When construction of the Centralia Steam-Electric Plant began in 1970, Chronicle staff writer John Martin wrote several articles about the lonely grave of Mary A. Cogdill, stories that elicited information from a great-niece in Centralia and great-granddaughter in Salt Lake City.

Martin’s stories and modern-day technology help piece together the story of the young mother who died at 29.

Mary Ann Edwards was born April 8, 1842, to Josiah and Permelia (Westfall) Edwards on a farm between St. Joseph and Kanas City, Missouri She married Jacob Cogdill, born in November 1837, and the couple moved west by covered wagon to Brownville, Nebraska Soon two young sons arrived — William E., in February 1861, and Josiah P., in April 1863.

The family — along with their parents, grandparents and other extended family — soon decided to travel the Oregon Trail to establish new lives in the west. In the lumber community of Auburn, Oregon, now a Baker County ghost town, Mary Ann gave birth June 25, 1865, to her third child, a daughter named Maggie Belle. 

After arriving in Portland Oct. 15, the Cogdills and their relatives sent Mary’s brother, Ishom Edwards, north to look for farmland, according to Cogdill’s great-niece, Hazel Riley. He spent the winter in the North Hanaford Valley, where he discarded old potatoes that sprouted new plants by spring. 

The Cogdills and Edwards families settled in the valley in 1866. Two years later, on May 5, 1868, Mary Ann gave birth to another girl, Mary D. The 1870 Washington Territorial census showed a busy family living on land worth $400, with her parents and siblings nearby.

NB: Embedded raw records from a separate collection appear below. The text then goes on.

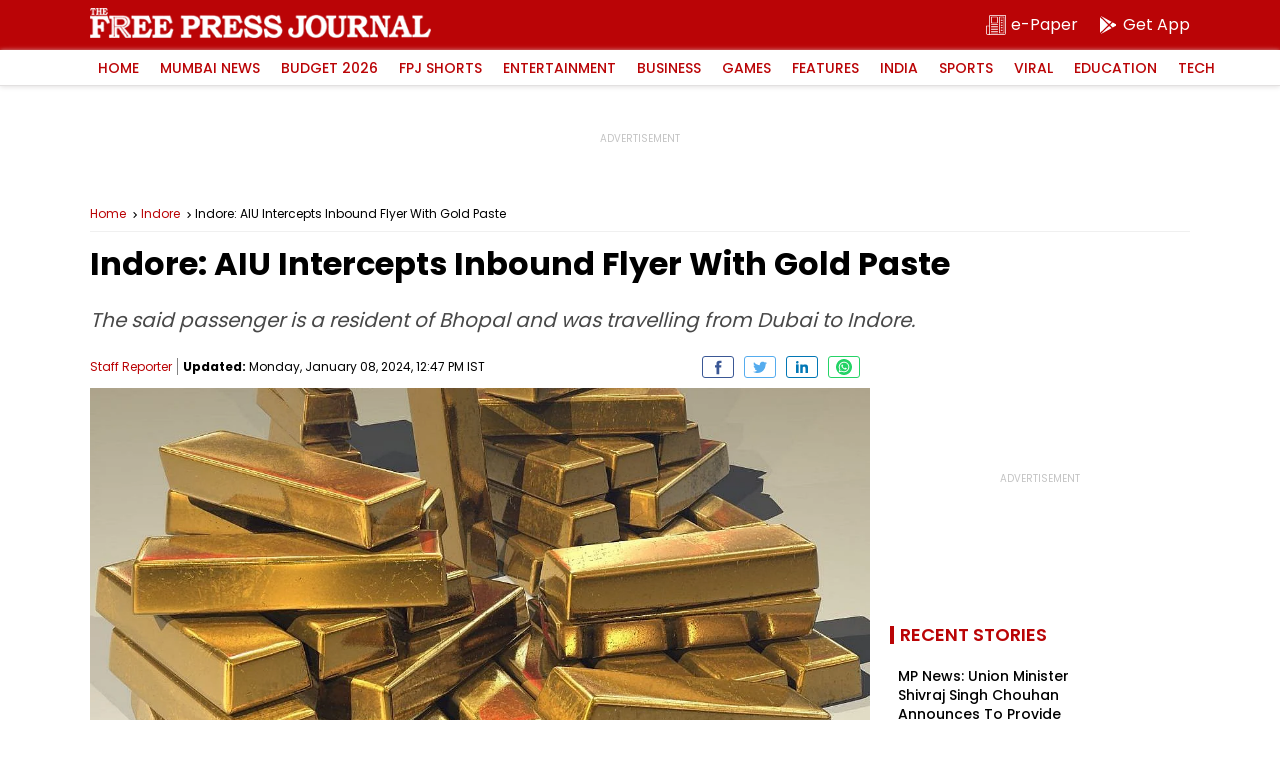

--- FILE ---
content_type: text/html; charset=utf-8
request_url: https://www.google.com/recaptcha/api2/aframe
body_size: 265
content:
<!DOCTYPE HTML><html><head><meta http-equiv="content-type" content="text/html; charset=UTF-8"></head><body><script nonce="5PAhSPliQn5Jr1ud8YPa3A">/** Anti-fraud and anti-abuse applications only. See google.com/recaptcha */ try{var clients={'sodar':'https://pagead2.googlesyndication.com/pagead/sodar?'};window.addEventListener("message",function(a){try{if(a.source===window.parent){var b=JSON.parse(a.data);var c=clients[b['id']];if(c){var d=document.createElement('img');d.src=c+b['params']+'&rc='+(localStorage.getItem("rc::a")?sessionStorage.getItem("rc::b"):"");window.document.body.appendChild(d);sessionStorage.setItem("rc::e",parseInt(sessionStorage.getItem("rc::e")||0)+1);localStorage.setItem("rc::h",'1769786822794');}}}catch(b){}});window.parent.postMessage("_grecaptcha_ready", "*");}catch(b){}</script></body></html>

--- FILE ---
content_type: application/javascript; charset=utf-8
request_url: https://fundingchoicesmessages.google.com/f/AGSKWxWP_NjaepkWHgjiV5zXhOd4c737sDj2Doof4-BLqapfXrtbC74dxeyB15oH_UafeNwYafyXEKNnM48VoNia10hN5qix-hD30SfwzKpSK3UstoVw-BxbWmBIfKXlBD6dnKdswjnqhBjRvVDnV-GGoxMiB2upV32LUrrXkZv35q2CAaenIosxqYQjAw6Y/_/popunder-/spcjs_min./adshow_/viewad.-ad-util.
body_size: -1283
content:
window['67e90b79-323e-4ff9-a2c7-25cbbb18b2a6'] = true;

That fall, Mary Ann grew sick with either scarlet fever or diphtheria. Her 2½-year-old daughter contracted the illness and died Jan. 10, 1871, according to an Ancestry.com record. Nine days later, Jan. 19, 1871, Mary Ann also died. 

A wooden marker read: “Mary A. Cogdil, wife of Jacob C., died Jan. 19, 1871. Age 29 years, 9 ms., 11 days. Took sick Sept. 1870.”



She wasn’t buried alone, but rested beside her baby girl, a fact asserted by great-granddaughter Rebecca Price of Salt Lake City in 1970.

Her mother’s death left 6-year-old Maggie Belle to cook meals and keep house for her father and brothers, at least until 1878, when Jacob Cogdill married Sarah Belle Frost, a Lane County, Oregon, native born in 1863. They moved to Lewis County, eventually settling near Forest.

Over time, the wooden marker rotted. But in the late 1930s, when Riley visited the gravesite with an aunt, they found a wooden fence erected around the plot and the old marker leaning against the posts. In its place, two stone markers were set in the ground — one reading “Mary A. Cogdil, Died 1871, Age 29 Years” and the other simply “Cogdil, 1871.”

Riley said her family figured county or Works Progress Administration crews widening roads constructed the fence and carved the tombstones. It seems more likely a family member did so, perhaps Maggie Belle, who died in Eugene in 1935, or even Jacob Cogdill’s second wife, who died in 1944 and was buried beside her husband at Fern Hill Cemetery.

Family members, perhaps even strangers, have cared for the grave through the decades. On Monday, Sarah Cogdill’s descendant Gordon Harper, 73, of Centralia, with his son, James, and four granddaughters replaced pieces of the white picket fence smashed when a tree limb broke.

And between Sunday and Monday, someone placed a red plastic rose on Mary Ann’s headstone.